Part of my reticence was based on the fact that Emma Donoghue also wrote Slammerkin, a book that I will not suggest you read. I’m a big fan of historical romances, but was unpleasantly surprised to find that Slammerkin is not so much a romance as the tale of a scary prostitute who seduces the dressmaker’s one-legged husband, and then murders the woman in a grisly scene that I can still perfectly recall years later. Justifiably, I wasn’t too eager to see what Donoghue had in store for me this time.
Especially since Room is basically the story of a kidnapped girl, imprisoned in the backyard, who is raped frequently by her captor, and keeps her 5-year-old son hidden in the wardrobe. Doesn’t sound like a Sophie Kinsella novel does it? (Though it does sound familiar…)
Anyway, I’m not sure what led me to pick it back up, but I’m glad I did. Like I said, Room is narrated by the prisoner’s son, Jack. While this could be an annoying gimmick, it’s done skillfully enough that the point of view adds to the story. Born in ‘Room,’ Jack has no concept of other people, animals; the world that he is missing. He separates items into two camps: ‘real’ and ‘tv.’ Real being things present in Room, things he is familiar with, and ‘tv’ as things he believes are imaginary. ‘Tv’ items range from the acceptable (Dora the Explorer, for instance, is strictly ‘tv’) to the downright sad (other children, dogs, and trees are also all ‘tv’). Jack’s mom, who he refers to simply as Ma, struggles to maintain the illusion of their prison as a home. She keeps Jack hidden from her kidnapper (‘Old Nick’), so he has no interaction with him. She is vigilant about their cleanliness and food preparation, since there is little hope of receiving medical care. And she never stops thinking about their possible escape.
With Jack’s cooperation, Ma convinces Old Nick that her son has died. Once on the outside, Jack escapes, and rescue is somewhat easily obtained. Both Jack and his mother are overwhelmed by their new freedom. Ma, because she must learn to live in society again, deal with the trauma of her last eight years, and face the ignorant criticism of the choices she’s made with her son—and Jack, because he is facing the whole world for the first time, and is completely unprepared.

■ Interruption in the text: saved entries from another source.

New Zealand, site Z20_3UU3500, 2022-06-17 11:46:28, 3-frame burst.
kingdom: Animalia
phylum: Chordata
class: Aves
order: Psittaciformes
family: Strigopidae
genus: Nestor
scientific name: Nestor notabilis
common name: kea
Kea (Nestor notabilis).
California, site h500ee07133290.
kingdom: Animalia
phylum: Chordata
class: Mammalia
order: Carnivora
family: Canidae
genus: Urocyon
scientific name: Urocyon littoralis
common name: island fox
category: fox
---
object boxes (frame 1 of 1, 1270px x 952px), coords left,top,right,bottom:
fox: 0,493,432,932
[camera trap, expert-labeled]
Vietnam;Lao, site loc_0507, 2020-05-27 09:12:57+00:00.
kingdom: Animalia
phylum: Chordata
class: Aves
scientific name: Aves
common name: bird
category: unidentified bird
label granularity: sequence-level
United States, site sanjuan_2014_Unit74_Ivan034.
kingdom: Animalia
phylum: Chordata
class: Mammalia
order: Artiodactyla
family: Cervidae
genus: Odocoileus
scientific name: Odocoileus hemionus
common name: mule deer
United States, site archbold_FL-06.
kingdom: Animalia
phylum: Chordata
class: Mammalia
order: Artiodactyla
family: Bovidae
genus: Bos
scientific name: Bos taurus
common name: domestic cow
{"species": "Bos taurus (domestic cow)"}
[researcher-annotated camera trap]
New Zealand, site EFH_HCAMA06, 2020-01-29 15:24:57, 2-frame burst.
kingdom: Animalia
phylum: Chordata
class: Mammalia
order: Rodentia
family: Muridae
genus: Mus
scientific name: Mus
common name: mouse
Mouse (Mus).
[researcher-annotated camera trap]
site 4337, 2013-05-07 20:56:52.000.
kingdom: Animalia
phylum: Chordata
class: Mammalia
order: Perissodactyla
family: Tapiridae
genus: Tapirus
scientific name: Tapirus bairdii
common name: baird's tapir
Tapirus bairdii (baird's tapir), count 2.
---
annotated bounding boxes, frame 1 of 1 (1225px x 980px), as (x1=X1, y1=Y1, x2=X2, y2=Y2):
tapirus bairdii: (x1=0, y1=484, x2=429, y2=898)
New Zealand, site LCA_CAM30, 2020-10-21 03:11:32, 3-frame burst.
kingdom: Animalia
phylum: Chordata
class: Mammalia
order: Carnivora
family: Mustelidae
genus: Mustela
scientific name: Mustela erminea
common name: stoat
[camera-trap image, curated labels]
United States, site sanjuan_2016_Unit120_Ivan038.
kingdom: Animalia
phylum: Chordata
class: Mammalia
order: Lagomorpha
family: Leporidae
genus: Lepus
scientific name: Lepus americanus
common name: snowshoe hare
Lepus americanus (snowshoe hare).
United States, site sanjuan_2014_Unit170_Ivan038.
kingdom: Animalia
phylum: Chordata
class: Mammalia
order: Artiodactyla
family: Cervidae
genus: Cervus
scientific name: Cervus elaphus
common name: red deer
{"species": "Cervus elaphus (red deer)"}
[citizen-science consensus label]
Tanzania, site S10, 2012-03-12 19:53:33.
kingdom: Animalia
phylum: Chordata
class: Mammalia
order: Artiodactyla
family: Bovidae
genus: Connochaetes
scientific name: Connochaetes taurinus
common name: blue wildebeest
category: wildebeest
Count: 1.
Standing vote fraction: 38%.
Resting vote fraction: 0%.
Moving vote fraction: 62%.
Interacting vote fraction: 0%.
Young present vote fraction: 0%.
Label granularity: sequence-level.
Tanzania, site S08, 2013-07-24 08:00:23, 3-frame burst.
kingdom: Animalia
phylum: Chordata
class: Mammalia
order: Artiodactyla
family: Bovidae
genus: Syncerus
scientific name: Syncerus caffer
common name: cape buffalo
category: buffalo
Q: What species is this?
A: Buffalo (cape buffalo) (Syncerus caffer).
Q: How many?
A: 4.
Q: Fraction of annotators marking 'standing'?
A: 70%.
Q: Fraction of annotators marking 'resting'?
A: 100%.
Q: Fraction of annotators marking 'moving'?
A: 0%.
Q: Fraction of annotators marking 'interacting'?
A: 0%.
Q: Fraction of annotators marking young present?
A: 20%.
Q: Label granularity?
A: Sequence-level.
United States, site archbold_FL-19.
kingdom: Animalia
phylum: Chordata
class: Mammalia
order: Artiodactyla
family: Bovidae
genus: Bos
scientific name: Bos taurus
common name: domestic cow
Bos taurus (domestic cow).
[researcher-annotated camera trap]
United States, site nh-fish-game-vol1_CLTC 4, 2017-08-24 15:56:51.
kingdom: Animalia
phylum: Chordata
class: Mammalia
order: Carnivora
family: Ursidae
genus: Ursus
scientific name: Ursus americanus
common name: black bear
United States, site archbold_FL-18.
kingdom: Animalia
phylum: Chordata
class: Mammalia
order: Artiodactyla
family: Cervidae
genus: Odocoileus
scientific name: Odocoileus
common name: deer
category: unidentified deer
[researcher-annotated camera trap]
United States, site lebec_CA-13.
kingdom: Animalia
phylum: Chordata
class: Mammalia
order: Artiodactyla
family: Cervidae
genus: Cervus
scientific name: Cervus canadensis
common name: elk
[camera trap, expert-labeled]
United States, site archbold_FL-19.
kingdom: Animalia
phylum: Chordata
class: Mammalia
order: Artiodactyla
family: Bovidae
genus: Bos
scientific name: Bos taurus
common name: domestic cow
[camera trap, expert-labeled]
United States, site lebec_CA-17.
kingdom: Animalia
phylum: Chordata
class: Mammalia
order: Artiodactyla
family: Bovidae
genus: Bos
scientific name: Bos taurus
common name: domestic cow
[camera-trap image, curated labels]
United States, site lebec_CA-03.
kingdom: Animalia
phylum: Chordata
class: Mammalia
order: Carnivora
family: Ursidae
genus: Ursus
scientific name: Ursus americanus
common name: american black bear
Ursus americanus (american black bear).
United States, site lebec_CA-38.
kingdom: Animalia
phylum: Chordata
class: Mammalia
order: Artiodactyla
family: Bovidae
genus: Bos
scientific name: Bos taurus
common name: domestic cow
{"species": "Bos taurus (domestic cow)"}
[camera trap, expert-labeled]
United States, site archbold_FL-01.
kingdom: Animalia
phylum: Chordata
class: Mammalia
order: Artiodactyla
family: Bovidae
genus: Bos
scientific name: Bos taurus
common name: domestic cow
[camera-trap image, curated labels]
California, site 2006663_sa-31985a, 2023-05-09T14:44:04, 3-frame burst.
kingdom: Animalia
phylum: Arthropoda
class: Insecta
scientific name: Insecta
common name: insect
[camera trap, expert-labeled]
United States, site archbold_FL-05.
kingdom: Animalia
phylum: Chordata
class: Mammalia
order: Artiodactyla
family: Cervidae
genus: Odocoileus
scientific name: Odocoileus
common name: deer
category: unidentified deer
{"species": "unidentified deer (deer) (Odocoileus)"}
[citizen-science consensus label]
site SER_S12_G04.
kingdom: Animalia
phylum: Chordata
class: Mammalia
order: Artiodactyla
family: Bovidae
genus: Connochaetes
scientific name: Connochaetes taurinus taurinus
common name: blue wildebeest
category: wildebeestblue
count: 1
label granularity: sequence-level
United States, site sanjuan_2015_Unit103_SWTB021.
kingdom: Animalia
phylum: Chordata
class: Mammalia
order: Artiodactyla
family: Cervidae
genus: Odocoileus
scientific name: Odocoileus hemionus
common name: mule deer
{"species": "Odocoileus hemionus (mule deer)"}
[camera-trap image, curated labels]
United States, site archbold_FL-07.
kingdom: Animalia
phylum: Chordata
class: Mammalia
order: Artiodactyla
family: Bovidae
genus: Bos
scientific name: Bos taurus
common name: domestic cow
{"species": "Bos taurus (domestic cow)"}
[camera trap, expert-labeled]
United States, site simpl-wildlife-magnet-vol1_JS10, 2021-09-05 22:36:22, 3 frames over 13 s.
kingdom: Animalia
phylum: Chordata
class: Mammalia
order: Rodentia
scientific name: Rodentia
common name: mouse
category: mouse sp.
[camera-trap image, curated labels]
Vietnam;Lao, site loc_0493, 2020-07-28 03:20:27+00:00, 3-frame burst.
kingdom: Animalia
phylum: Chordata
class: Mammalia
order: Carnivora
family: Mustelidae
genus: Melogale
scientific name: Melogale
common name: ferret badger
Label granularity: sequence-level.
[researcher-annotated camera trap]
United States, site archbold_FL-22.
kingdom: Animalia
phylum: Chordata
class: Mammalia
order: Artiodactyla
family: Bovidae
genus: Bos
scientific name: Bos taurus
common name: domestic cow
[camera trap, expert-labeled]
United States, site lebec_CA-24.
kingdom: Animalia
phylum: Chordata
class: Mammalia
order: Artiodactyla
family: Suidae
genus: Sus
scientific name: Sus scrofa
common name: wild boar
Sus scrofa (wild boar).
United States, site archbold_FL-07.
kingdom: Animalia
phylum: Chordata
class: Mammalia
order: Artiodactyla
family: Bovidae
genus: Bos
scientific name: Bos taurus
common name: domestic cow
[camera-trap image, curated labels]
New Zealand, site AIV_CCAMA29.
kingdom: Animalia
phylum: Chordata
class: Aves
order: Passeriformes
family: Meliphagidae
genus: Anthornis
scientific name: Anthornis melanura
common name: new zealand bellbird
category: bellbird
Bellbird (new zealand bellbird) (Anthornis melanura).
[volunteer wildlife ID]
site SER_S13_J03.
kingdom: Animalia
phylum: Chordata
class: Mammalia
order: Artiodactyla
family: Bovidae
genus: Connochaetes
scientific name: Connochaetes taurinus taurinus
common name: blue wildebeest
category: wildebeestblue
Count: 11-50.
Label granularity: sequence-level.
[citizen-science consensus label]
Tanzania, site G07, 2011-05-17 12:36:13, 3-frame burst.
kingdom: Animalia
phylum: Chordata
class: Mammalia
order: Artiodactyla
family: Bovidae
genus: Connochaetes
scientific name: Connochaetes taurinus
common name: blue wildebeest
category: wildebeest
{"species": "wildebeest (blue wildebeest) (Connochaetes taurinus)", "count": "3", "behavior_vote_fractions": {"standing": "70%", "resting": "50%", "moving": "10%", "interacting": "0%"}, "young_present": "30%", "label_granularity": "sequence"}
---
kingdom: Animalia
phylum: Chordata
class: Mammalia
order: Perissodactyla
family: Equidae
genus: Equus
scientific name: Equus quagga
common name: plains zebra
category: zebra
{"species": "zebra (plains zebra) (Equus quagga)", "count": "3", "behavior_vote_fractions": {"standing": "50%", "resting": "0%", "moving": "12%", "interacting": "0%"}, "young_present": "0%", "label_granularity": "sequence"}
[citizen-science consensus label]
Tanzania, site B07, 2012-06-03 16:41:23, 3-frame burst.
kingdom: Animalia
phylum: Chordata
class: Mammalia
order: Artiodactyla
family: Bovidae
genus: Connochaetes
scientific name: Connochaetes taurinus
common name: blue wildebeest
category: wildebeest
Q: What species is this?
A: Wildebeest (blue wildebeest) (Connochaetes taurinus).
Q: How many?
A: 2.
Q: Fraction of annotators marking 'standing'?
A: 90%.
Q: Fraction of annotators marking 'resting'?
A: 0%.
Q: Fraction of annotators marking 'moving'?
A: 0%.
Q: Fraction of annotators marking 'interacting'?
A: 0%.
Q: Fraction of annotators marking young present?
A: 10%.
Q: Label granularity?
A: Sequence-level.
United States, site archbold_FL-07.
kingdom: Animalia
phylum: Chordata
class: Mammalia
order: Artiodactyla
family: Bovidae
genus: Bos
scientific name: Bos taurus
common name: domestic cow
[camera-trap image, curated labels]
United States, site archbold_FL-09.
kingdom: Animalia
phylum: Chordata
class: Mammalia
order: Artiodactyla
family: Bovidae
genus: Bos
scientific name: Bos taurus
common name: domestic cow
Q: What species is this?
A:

The book not only does a good job making this ‘newness’ believable, but also in illustrating that what may be a prison to one person, is a beloved home to another. Ma doesn’t seem to be able to grasp that to her son, Room was a safe and happy place, and that he is quite genuinely homesick. They must both overcome their unusual pasts in order to acclimate to a very new and different world.
I enjoyed this book’s different, thought-provoking perspective, and it was interesting (in a morbid way) to really think about what Jaycee Dugard and Elizabeth Smart went through. However, the similarities between this book and Jaycee’s actual story are so close, I can’t help feeling like it’s just another form of exploitation.
I’m sure some of you will disagree with me.